# like specimen arrowheads in the museum of some ancient war department



## Schlabberlatz

Eine satirische Geschichte von Edward Page Mitchell, erstmals erschienen im April 1875. Wissenschaftler des British Museum entziffern Keilschrifttafeln, auf denen die wahre Geschichte der Sintflut nachzulesen ist.


> It is not many years since the learned Witte declared that these sphenographic characters, arranged so neatly upon the slabs of gray alabaster, or the carefully prepared surface of clay--*like specimen arrowheads in the museum of some ancient war department*--were entirely without alphabetic significance, mere whimsical ornaments, or perhaps the trail of worms!
> The Story of the Deluge by Edward Page Mitchell





> Vor nicht allzu vielen Jahren hat der gelehrte Witte noch erklärt, dass diese Schriftzeichen, die sich in so großer Regelmäßigkeit auf den Alabasterplatten aufgereiht finden, oder auf der sorgfältig vorbehandelten Oberfläche von Tontafeln – *so wie mustergültige Exemplare von Pfeilspitzen im Museum eines altehrwürdigen Kriegsministeriums* – keinerlei alphabetische Bedeutung hätten; dass es sich dabei vielmehr nur um drollige Verzierungen handele, oder vielleicht um Kriechspuren von Würmern!


Ob das wohl stimmt? Die Keilschriftzeichen ähneln in ihrer Form Pfeilspitzen … sie sind auf den Platten so aufgereiht wie die Pfeilspitzen in einem Museum nebeneinander (und untereinander) arrangiert sind. Oder?

Das größere Rätsel ist glaube ich "the museum of some ancient war department". Soll das vielleicht heißen: "the department of Ancient Wars in a museum"? 

Oder gilt doch "ancient [war department]" statt "[ancient war] department"? D. h.: Geht es doch um ein Kriegsministerium?

Oder um noch etwas anderes?



Ich füge noch ein paar ›@‹s hinzu, @Edinburgher , @Minnesota Guy , @Kajjo , @Frieder , @ayuda? , @Hutschi , aber ich freue mich, wenn auch andere antworten  und nicht nur „die üblichen Verdächtigen“.


----------



## Kajjo

Ich würde besser finden: _whimsical = seltsam  -- "Drollig" _ist irgendwie überinterpretiert und passt hier nicht sonderlich gut.

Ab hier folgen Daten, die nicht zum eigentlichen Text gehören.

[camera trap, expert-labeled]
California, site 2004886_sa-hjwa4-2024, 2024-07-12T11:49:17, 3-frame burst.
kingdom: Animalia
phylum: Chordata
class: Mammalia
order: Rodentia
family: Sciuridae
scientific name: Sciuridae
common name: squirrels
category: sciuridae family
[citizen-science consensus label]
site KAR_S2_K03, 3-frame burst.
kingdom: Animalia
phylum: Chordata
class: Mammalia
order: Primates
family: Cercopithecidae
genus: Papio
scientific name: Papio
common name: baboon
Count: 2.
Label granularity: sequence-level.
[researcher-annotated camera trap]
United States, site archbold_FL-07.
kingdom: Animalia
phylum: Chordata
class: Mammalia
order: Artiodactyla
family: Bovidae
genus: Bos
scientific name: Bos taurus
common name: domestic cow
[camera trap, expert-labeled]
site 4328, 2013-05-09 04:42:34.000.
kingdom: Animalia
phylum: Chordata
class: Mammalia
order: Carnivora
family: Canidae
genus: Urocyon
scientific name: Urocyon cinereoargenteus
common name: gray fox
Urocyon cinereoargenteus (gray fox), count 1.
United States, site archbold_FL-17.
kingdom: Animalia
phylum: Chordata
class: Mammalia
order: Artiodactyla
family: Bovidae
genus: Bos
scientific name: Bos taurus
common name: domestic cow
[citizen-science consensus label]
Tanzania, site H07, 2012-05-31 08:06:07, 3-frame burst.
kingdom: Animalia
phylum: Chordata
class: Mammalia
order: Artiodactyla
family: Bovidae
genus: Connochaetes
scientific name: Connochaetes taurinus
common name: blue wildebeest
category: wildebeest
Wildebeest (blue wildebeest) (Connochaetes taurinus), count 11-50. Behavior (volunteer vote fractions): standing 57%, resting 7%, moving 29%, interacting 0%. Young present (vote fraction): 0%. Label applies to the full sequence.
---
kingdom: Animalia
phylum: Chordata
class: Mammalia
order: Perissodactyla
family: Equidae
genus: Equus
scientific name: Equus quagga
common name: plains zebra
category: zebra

Woher nimmst du "mustergültig"? "Specimen" = Ausstellungsstücke ... kann man hier aber weglassen.



Schlabberlatz said:


> Die Keilschriftzeichen ähneln in ihrer Form Pfeilspitzen


So denkt er sich das wohl, ja. Ich würde daher auch "Keilschriftzeichen" übersetzen im ersten Satz. Sonst fehlt doch der entscheidende Hinweis für den Leser.

_Vor nicht allzu vielen Jahren hat der gelehrte Witte noch erklärt, dass diese Keilschriftzeichen, säuberlich aufgereiht auf Alabasterplatten oder auf sorgfältig vorbehandelten Tontafeln – ähnlich wie Pfeilspitzen in einem Museum für antike Kriegskunst – keinerlei alphabetische Bedeutung hätten; dass es sich dabei vielmehr nur um wunderliche Verzierungen handele oder vielleicht gar um Kriechspuren von Würmern!_



Schlabberlatz said:


> Geht es doch um ein Kriegsministerium?


Diese Teil ist mir auch nicht klar. Erheblich mehr Sinn würde doch wohl ergeben, dass es ein Museum ist mit einer Abteilung für antike Kriegskunst. Denn selbst vergleichsweise alte Kriegsministerien stellen doch eher wenige Pfeilspitzen aus, oder? Na ja, in den USA vielleicht... wer weiß. Zumindest für europäische Leser ergäbe das Museum mehr Sinn...


----------



## Schlabberlatz

Danke sehr! 


Kajjo said:


> _whimsical = seltsam -- "Drollig" _ist irgendwie überinterpretiert und passt hier nicht sonderlich gut.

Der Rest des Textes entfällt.